Ha ispirato lo Stadio Olimpico a Siviglia, ancora di recente, il nostro Garage icona, progettato da Antonio Cassi Ramelli. Ma non è solo una ‘forma’: degna di vincolo di tutela da parte della Sovrintendenza, con obblighi conservativi. Tuttora molto utilizzato, è difeso strenuamente dall’Automobile Club Milano.
Il presidente Geronimo La Russa e il segretario della Commissione Mobilità Paolo Redaelli, questo mese, sono intervenuti a ribadire la sua eccezionale capienza (800 posti auto), nella città che non ha un’adeguata politica della sosta, ma ovunque auto in sosta irregolare e disordinata: mancano 90mila posti auto nelle ore diurne e 34.500 in quelle notturne.

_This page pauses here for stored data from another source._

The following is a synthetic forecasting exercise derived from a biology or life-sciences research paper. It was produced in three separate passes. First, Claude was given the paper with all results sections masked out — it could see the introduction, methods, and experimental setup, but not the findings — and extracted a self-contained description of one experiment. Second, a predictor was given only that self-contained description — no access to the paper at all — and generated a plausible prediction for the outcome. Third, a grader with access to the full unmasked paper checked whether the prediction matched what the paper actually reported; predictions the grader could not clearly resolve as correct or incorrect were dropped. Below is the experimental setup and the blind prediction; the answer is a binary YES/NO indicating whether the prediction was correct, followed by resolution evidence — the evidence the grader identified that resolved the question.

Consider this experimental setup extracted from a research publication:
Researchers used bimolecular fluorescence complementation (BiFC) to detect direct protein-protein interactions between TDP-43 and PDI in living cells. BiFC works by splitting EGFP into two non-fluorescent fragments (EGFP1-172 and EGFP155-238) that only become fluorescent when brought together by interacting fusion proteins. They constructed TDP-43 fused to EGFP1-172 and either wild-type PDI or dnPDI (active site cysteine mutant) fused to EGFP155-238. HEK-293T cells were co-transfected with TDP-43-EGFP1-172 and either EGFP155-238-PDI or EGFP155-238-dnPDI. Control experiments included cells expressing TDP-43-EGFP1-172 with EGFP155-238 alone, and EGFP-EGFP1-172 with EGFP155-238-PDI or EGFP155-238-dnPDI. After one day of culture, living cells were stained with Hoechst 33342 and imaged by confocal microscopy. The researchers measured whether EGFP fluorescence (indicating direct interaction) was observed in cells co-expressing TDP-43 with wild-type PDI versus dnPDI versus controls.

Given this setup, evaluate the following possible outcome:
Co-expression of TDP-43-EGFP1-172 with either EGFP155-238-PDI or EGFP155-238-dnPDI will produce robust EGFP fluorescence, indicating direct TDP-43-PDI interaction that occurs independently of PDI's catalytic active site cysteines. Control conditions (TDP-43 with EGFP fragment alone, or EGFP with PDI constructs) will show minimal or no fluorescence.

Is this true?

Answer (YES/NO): YES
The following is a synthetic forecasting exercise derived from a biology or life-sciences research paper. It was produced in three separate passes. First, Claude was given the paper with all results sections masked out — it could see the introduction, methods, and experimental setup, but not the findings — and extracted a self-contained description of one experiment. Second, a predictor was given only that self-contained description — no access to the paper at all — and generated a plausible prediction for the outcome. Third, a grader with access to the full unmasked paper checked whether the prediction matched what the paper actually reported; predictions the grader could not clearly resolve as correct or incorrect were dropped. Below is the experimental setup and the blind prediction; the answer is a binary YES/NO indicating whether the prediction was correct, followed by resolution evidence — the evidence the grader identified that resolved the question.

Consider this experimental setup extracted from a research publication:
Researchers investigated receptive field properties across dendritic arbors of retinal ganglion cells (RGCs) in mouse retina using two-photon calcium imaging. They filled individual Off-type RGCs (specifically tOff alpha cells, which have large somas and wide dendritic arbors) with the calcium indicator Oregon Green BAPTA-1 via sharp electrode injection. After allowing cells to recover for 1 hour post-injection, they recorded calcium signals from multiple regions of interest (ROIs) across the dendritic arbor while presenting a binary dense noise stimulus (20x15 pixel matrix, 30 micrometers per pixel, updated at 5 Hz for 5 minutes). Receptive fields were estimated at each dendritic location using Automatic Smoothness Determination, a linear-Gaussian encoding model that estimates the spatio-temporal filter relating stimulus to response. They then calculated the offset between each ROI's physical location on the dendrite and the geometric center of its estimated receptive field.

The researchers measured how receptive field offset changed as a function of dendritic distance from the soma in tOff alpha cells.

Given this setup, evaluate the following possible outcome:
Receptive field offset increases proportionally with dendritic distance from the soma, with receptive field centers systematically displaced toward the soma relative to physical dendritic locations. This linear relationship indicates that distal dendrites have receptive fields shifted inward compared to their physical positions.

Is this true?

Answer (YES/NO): NO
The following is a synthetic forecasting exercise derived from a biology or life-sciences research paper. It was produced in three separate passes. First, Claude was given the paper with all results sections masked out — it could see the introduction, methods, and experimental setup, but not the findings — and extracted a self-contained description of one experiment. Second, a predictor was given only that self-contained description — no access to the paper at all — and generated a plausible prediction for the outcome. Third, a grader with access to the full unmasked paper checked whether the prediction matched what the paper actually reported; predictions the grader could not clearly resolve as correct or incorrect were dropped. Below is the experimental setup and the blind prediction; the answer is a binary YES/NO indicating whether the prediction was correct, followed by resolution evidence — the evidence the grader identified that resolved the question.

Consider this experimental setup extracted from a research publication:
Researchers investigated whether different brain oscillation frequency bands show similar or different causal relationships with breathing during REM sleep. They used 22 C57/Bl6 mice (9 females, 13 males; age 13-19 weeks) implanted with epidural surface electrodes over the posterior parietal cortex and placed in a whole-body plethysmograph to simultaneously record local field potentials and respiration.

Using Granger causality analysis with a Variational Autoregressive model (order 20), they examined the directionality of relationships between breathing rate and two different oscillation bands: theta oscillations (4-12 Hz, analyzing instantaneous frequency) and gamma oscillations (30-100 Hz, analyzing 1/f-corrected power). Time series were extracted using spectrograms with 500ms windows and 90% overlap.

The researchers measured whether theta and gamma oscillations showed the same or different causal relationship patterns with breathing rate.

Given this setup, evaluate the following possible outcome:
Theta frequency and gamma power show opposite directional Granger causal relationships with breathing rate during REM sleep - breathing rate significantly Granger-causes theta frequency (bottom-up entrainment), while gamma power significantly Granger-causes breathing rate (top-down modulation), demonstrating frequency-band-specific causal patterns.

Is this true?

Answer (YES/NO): NO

E se il Piano Aria Clima del Comune destinerà il centro storico ad uso esclusivo delle auto elettriche, tanto più irrinunciabile è il parcheggio in elevazione. “Drammatico”, perciò, se ne prospetta l’abbattimento. Che l’attuale proprietà (Lombardia Parcheggi, consigliere delegato Johann Breiteneder), nonostante i bilanci in utile, da sette anni chiede. Per innalzare al suo posto un ennesimo, spropositato Hotel Parking con due torri: una di 14 piani fuori terra (più sei interrati) e un’altra di nove piani.
Affare milionario. Proporzionato all’enorme volumetria. Da realizzare ottenendo permessi di costruire in deroga a vari vincoli. Quello imposto dalla Soprintendenza è stato bocciato nel maggio di quest’anno dal Tar Lombardia. Ma contro tale sentenza il ministero della Cultura si è appellato al Consiglio di Stato, chiedendo di sospenderla, temendo che le ruspe si potrebbero mettere presto all’opera: niente paura, ieri, hanno dichiarato a Roma, precisando che il procedimento di rilascio del titolo edilizio non è affatto giunto al termine.
E la responsabilità del Comune di Milano si ridiscute di nuovo in un’udienza pubblica il 17 settembre, in sede Tar. Ma la grande attesa, ovviamente, è per l’udienza di merito che compete in definitiva, a breve, ancora al Consiglio di Stato: nel valutare la fondatezza del vincolo della Soprintendenza sul bel Garage, funzione di vita associata, fa tutti riflettere su come la rinascita economica sia per lo più fagocitata dall’accentramento metropolitano (con non pochi abusi edilizi finiti sotto inchiesta), nella Milano privata della sua identità di “città del Novecento”, e semmai cattivo esempio per le altre.